Handbag maker Coach Inc's quarterly sales rose for the first time in 10 quarters, helped by the acquisition of luxury shoe brand Stuart Weitzman and strong demand in Europe and China.

Shares of the company, which also reported a better-than-expected quarterly profit, rose 4.4 percent to $31.68 in premarket trading on Tuesday.

Coach Inc.


Coach, founded in a Manhattan loft in 1941, said sales from international markets rose 4 percent to $437 million in the second quarter ended Dec. 26, helped by strong demand in Japan, Mainland China and Europe.

"The company deserves credit for its continued growth in China; a result that has bucked the trend of many rival brands which have suffered from the economic slowdown in the country," Conlumino retail analyst Håkon Helgesen said.
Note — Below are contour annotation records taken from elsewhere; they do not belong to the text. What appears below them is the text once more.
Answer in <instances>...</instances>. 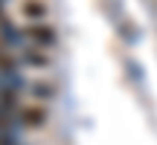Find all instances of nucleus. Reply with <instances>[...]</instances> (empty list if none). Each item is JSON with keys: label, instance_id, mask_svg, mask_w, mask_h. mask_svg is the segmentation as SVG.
Wrapping results in <instances>:
<instances>
[{"label": "nucleus", "instance_id": "nucleus-1", "mask_svg": "<svg viewBox=\"0 0 157 145\" xmlns=\"http://www.w3.org/2000/svg\"><path fill=\"white\" fill-rule=\"evenodd\" d=\"M23 35L29 38L32 46H41V50H52V46L58 44V32L50 23H29V26L23 29Z\"/></svg>", "mask_w": 157, "mask_h": 145}, {"label": "nucleus", "instance_id": "nucleus-2", "mask_svg": "<svg viewBox=\"0 0 157 145\" xmlns=\"http://www.w3.org/2000/svg\"><path fill=\"white\" fill-rule=\"evenodd\" d=\"M50 122V110H47V105H23L21 113H17V125L21 128H29V131H38L44 128V125Z\"/></svg>", "mask_w": 157, "mask_h": 145}, {"label": "nucleus", "instance_id": "nucleus-3", "mask_svg": "<svg viewBox=\"0 0 157 145\" xmlns=\"http://www.w3.org/2000/svg\"><path fill=\"white\" fill-rule=\"evenodd\" d=\"M17 58H21V64L29 67V70H50L52 67V55L47 50H41V46H32V44L23 46Z\"/></svg>", "mask_w": 157, "mask_h": 145}, {"label": "nucleus", "instance_id": "nucleus-4", "mask_svg": "<svg viewBox=\"0 0 157 145\" xmlns=\"http://www.w3.org/2000/svg\"><path fill=\"white\" fill-rule=\"evenodd\" d=\"M26 93L32 96L38 105H47V102H52V99L58 96V87H56L52 81H29Z\"/></svg>", "mask_w": 157, "mask_h": 145}, {"label": "nucleus", "instance_id": "nucleus-5", "mask_svg": "<svg viewBox=\"0 0 157 145\" xmlns=\"http://www.w3.org/2000/svg\"><path fill=\"white\" fill-rule=\"evenodd\" d=\"M21 15L26 17L29 23H44V17L50 15V9H47L44 0H23L21 3Z\"/></svg>", "mask_w": 157, "mask_h": 145}]
</instances>
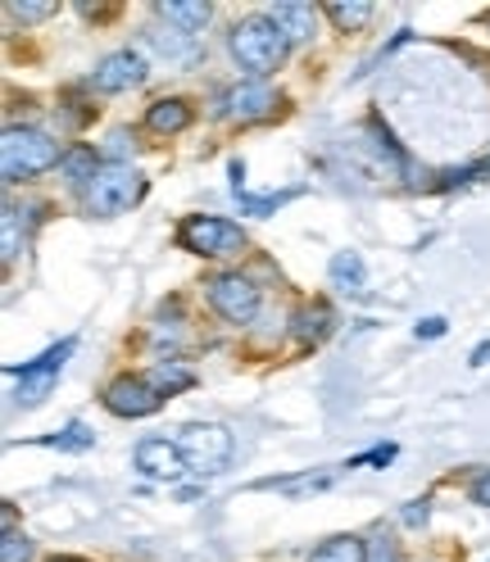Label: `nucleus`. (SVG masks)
I'll return each mask as SVG.
<instances>
[{"label": "nucleus", "mask_w": 490, "mask_h": 562, "mask_svg": "<svg viewBox=\"0 0 490 562\" xmlns=\"http://www.w3.org/2000/svg\"><path fill=\"white\" fill-rule=\"evenodd\" d=\"M146 42L168 59V64H196L200 59V46H196V37H187V32H164V27H146Z\"/></svg>", "instance_id": "obj_13"}, {"label": "nucleus", "mask_w": 490, "mask_h": 562, "mask_svg": "<svg viewBox=\"0 0 490 562\" xmlns=\"http://www.w3.org/2000/svg\"><path fill=\"white\" fill-rule=\"evenodd\" d=\"M272 110H277V91H272L268 82H255V78L219 95V114H223L227 123H241V127L268 119Z\"/></svg>", "instance_id": "obj_9"}, {"label": "nucleus", "mask_w": 490, "mask_h": 562, "mask_svg": "<svg viewBox=\"0 0 490 562\" xmlns=\"http://www.w3.org/2000/svg\"><path fill=\"white\" fill-rule=\"evenodd\" d=\"M151 381L159 385V391L172 395V391H187V385L196 381V372H191V368H178V363H159V368L151 372Z\"/></svg>", "instance_id": "obj_20"}, {"label": "nucleus", "mask_w": 490, "mask_h": 562, "mask_svg": "<svg viewBox=\"0 0 490 562\" xmlns=\"http://www.w3.org/2000/svg\"><path fill=\"white\" fill-rule=\"evenodd\" d=\"M178 449H182L187 468L214 476V472H223L232 463V431L219 427V422H196V427H187L178 436Z\"/></svg>", "instance_id": "obj_5"}, {"label": "nucleus", "mask_w": 490, "mask_h": 562, "mask_svg": "<svg viewBox=\"0 0 490 562\" xmlns=\"http://www.w3.org/2000/svg\"><path fill=\"white\" fill-rule=\"evenodd\" d=\"M55 164H64V155H59V140H51L46 132L5 127V136H0V172H5V182H27Z\"/></svg>", "instance_id": "obj_1"}, {"label": "nucleus", "mask_w": 490, "mask_h": 562, "mask_svg": "<svg viewBox=\"0 0 490 562\" xmlns=\"http://www.w3.org/2000/svg\"><path fill=\"white\" fill-rule=\"evenodd\" d=\"M209 286V304H214L227 323H250L255 313H259V286L250 277H241V272H223L214 281H204Z\"/></svg>", "instance_id": "obj_7"}, {"label": "nucleus", "mask_w": 490, "mask_h": 562, "mask_svg": "<svg viewBox=\"0 0 490 562\" xmlns=\"http://www.w3.org/2000/svg\"><path fill=\"white\" fill-rule=\"evenodd\" d=\"M309 562H368V544L355 536H336L309 553Z\"/></svg>", "instance_id": "obj_18"}, {"label": "nucleus", "mask_w": 490, "mask_h": 562, "mask_svg": "<svg viewBox=\"0 0 490 562\" xmlns=\"http://www.w3.org/2000/svg\"><path fill=\"white\" fill-rule=\"evenodd\" d=\"M327 272H332V286L345 291V295H364L368 291V272H364V259L355 250H341Z\"/></svg>", "instance_id": "obj_16"}, {"label": "nucleus", "mask_w": 490, "mask_h": 562, "mask_svg": "<svg viewBox=\"0 0 490 562\" xmlns=\"http://www.w3.org/2000/svg\"><path fill=\"white\" fill-rule=\"evenodd\" d=\"M146 191V178L132 172L127 164H100V172L82 187V204L87 214H100V218H114L123 209H132Z\"/></svg>", "instance_id": "obj_3"}, {"label": "nucleus", "mask_w": 490, "mask_h": 562, "mask_svg": "<svg viewBox=\"0 0 490 562\" xmlns=\"http://www.w3.org/2000/svg\"><path fill=\"white\" fill-rule=\"evenodd\" d=\"M91 440H96V436L82 427V422H68V427H64L59 436H46L42 445H51V449H87Z\"/></svg>", "instance_id": "obj_23"}, {"label": "nucleus", "mask_w": 490, "mask_h": 562, "mask_svg": "<svg viewBox=\"0 0 490 562\" xmlns=\"http://www.w3.org/2000/svg\"><path fill=\"white\" fill-rule=\"evenodd\" d=\"M104 408L119 417H151L164 408V391L151 376H119L104 385Z\"/></svg>", "instance_id": "obj_8"}, {"label": "nucleus", "mask_w": 490, "mask_h": 562, "mask_svg": "<svg viewBox=\"0 0 490 562\" xmlns=\"http://www.w3.org/2000/svg\"><path fill=\"white\" fill-rule=\"evenodd\" d=\"M490 363V345H481V349H472V368H486Z\"/></svg>", "instance_id": "obj_31"}, {"label": "nucleus", "mask_w": 490, "mask_h": 562, "mask_svg": "<svg viewBox=\"0 0 490 562\" xmlns=\"http://www.w3.org/2000/svg\"><path fill=\"white\" fill-rule=\"evenodd\" d=\"M146 123H151V132H159V136H178V132L191 127V104H187V100H155L151 114H146Z\"/></svg>", "instance_id": "obj_15"}, {"label": "nucleus", "mask_w": 490, "mask_h": 562, "mask_svg": "<svg viewBox=\"0 0 490 562\" xmlns=\"http://www.w3.org/2000/svg\"><path fill=\"white\" fill-rule=\"evenodd\" d=\"M472 504H481V508H490V468L472 481Z\"/></svg>", "instance_id": "obj_28"}, {"label": "nucleus", "mask_w": 490, "mask_h": 562, "mask_svg": "<svg viewBox=\"0 0 490 562\" xmlns=\"http://www.w3.org/2000/svg\"><path fill=\"white\" fill-rule=\"evenodd\" d=\"M268 19H272V27L282 32L287 42H309L313 37V23H319V10L300 5V0H282V5L268 10Z\"/></svg>", "instance_id": "obj_12"}, {"label": "nucleus", "mask_w": 490, "mask_h": 562, "mask_svg": "<svg viewBox=\"0 0 490 562\" xmlns=\"http://www.w3.org/2000/svg\"><path fill=\"white\" fill-rule=\"evenodd\" d=\"M19 259V209H5V263Z\"/></svg>", "instance_id": "obj_26"}, {"label": "nucleus", "mask_w": 490, "mask_h": 562, "mask_svg": "<svg viewBox=\"0 0 490 562\" xmlns=\"http://www.w3.org/2000/svg\"><path fill=\"white\" fill-rule=\"evenodd\" d=\"M287 46H291V42L272 27L268 14H264V19H245V23L232 27V55H236V64H241L255 82L268 78L272 68L287 59Z\"/></svg>", "instance_id": "obj_2"}, {"label": "nucleus", "mask_w": 490, "mask_h": 562, "mask_svg": "<svg viewBox=\"0 0 490 562\" xmlns=\"http://www.w3.org/2000/svg\"><path fill=\"white\" fill-rule=\"evenodd\" d=\"M404 521H409V526H423V521H427V499H413V504L404 508Z\"/></svg>", "instance_id": "obj_29"}, {"label": "nucleus", "mask_w": 490, "mask_h": 562, "mask_svg": "<svg viewBox=\"0 0 490 562\" xmlns=\"http://www.w3.org/2000/svg\"><path fill=\"white\" fill-rule=\"evenodd\" d=\"M59 168H64V178L74 182L78 191H82V187L96 178V172H100V164H96V150H74V155H64V164H59Z\"/></svg>", "instance_id": "obj_19"}, {"label": "nucleus", "mask_w": 490, "mask_h": 562, "mask_svg": "<svg viewBox=\"0 0 490 562\" xmlns=\"http://www.w3.org/2000/svg\"><path fill=\"white\" fill-rule=\"evenodd\" d=\"M327 19L341 27V32H355L372 19V5H327Z\"/></svg>", "instance_id": "obj_22"}, {"label": "nucleus", "mask_w": 490, "mask_h": 562, "mask_svg": "<svg viewBox=\"0 0 490 562\" xmlns=\"http://www.w3.org/2000/svg\"><path fill=\"white\" fill-rule=\"evenodd\" d=\"M209 14H214V10H209L204 0H164V5H159V19H168L178 32H187V37H196V32L209 23Z\"/></svg>", "instance_id": "obj_14"}, {"label": "nucleus", "mask_w": 490, "mask_h": 562, "mask_svg": "<svg viewBox=\"0 0 490 562\" xmlns=\"http://www.w3.org/2000/svg\"><path fill=\"white\" fill-rule=\"evenodd\" d=\"M336 472H319V476H291V481H259V490H282V495H300V490H323L332 485Z\"/></svg>", "instance_id": "obj_21"}, {"label": "nucleus", "mask_w": 490, "mask_h": 562, "mask_svg": "<svg viewBox=\"0 0 490 562\" xmlns=\"http://www.w3.org/2000/svg\"><path fill=\"white\" fill-rule=\"evenodd\" d=\"M332 327H336V313H332L327 304H309V308H300V318H296V336H300V345H319V340H327Z\"/></svg>", "instance_id": "obj_17"}, {"label": "nucleus", "mask_w": 490, "mask_h": 562, "mask_svg": "<svg viewBox=\"0 0 490 562\" xmlns=\"http://www.w3.org/2000/svg\"><path fill=\"white\" fill-rule=\"evenodd\" d=\"M51 562H78V558H51Z\"/></svg>", "instance_id": "obj_32"}, {"label": "nucleus", "mask_w": 490, "mask_h": 562, "mask_svg": "<svg viewBox=\"0 0 490 562\" xmlns=\"http://www.w3.org/2000/svg\"><path fill=\"white\" fill-rule=\"evenodd\" d=\"M146 82V64L136 50H114V55H104L96 64V74H91V87L96 91H132V87H142Z\"/></svg>", "instance_id": "obj_10"}, {"label": "nucleus", "mask_w": 490, "mask_h": 562, "mask_svg": "<svg viewBox=\"0 0 490 562\" xmlns=\"http://www.w3.org/2000/svg\"><path fill=\"white\" fill-rule=\"evenodd\" d=\"M136 468L159 481H178L187 472V459H182L178 440H142L136 445Z\"/></svg>", "instance_id": "obj_11"}, {"label": "nucleus", "mask_w": 490, "mask_h": 562, "mask_svg": "<svg viewBox=\"0 0 490 562\" xmlns=\"http://www.w3.org/2000/svg\"><path fill=\"white\" fill-rule=\"evenodd\" d=\"M368 562H400V549H396V540H387V536H381V540H372V544H368Z\"/></svg>", "instance_id": "obj_27"}, {"label": "nucleus", "mask_w": 490, "mask_h": 562, "mask_svg": "<svg viewBox=\"0 0 490 562\" xmlns=\"http://www.w3.org/2000/svg\"><path fill=\"white\" fill-rule=\"evenodd\" d=\"M68 355H74V340H64L55 349H46V355L37 363H23V368H10V376H19V404H42L51 391H55V381L68 363Z\"/></svg>", "instance_id": "obj_6"}, {"label": "nucleus", "mask_w": 490, "mask_h": 562, "mask_svg": "<svg viewBox=\"0 0 490 562\" xmlns=\"http://www.w3.org/2000/svg\"><path fill=\"white\" fill-rule=\"evenodd\" d=\"M178 240H182V250L209 255V259H227V255L245 250V232L236 223H227V218H209V214H191L178 227Z\"/></svg>", "instance_id": "obj_4"}, {"label": "nucleus", "mask_w": 490, "mask_h": 562, "mask_svg": "<svg viewBox=\"0 0 490 562\" xmlns=\"http://www.w3.org/2000/svg\"><path fill=\"white\" fill-rule=\"evenodd\" d=\"M5 14H10V19H23V23H37V19H51L55 5H19V0H10Z\"/></svg>", "instance_id": "obj_25"}, {"label": "nucleus", "mask_w": 490, "mask_h": 562, "mask_svg": "<svg viewBox=\"0 0 490 562\" xmlns=\"http://www.w3.org/2000/svg\"><path fill=\"white\" fill-rule=\"evenodd\" d=\"M436 340V336H445V318H427V323H417V340Z\"/></svg>", "instance_id": "obj_30"}, {"label": "nucleus", "mask_w": 490, "mask_h": 562, "mask_svg": "<svg viewBox=\"0 0 490 562\" xmlns=\"http://www.w3.org/2000/svg\"><path fill=\"white\" fill-rule=\"evenodd\" d=\"M32 558V544H27V536H19V531H5V540H0V562H27Z\"/></svg>", "instance_id": "obj_24"}]
</instances>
Helgesen said the strong performance in international markets perhaps underlined the more premium status of the Coach brand across regions where it is more immature and is not seen as being ubiquitous.

Coach, which bought Stuart Weitzman Holdings LLC for about $574 million last year, said strong demand for boots in the United States helped the brand post sales of $94 million in the holiday quarter.

Stuart Weitzman, whose shoes are endorsed by supermodel Gisele Bundchen, had 60 retail outlets across the world as of Dec. 26.

Coach raised its sales forecast for Stuart Weitzman by $5 million to $340 million for 2016.

The company also said it was raising its full-year operating income forecast based on the second-quarter results, but did not provide details.

Sales at established stores for the Coach brand in North America fell 4 percent, including online sales.

Analysts on average had expected a decline of 4.1 percent, according to research firm Consensus Metrix.

Net sales rose 4.5 percent to $1.273 billion.

Coach's net income fell 7.3 percent to $170.1 million, or 61 cents per share. Excluding items, the company earned 68 cents per share.

Analysts on average had expected a profit of 66 cents per share and revenue of $1.276 billion, according to Thomson Reuters I/B/E/S.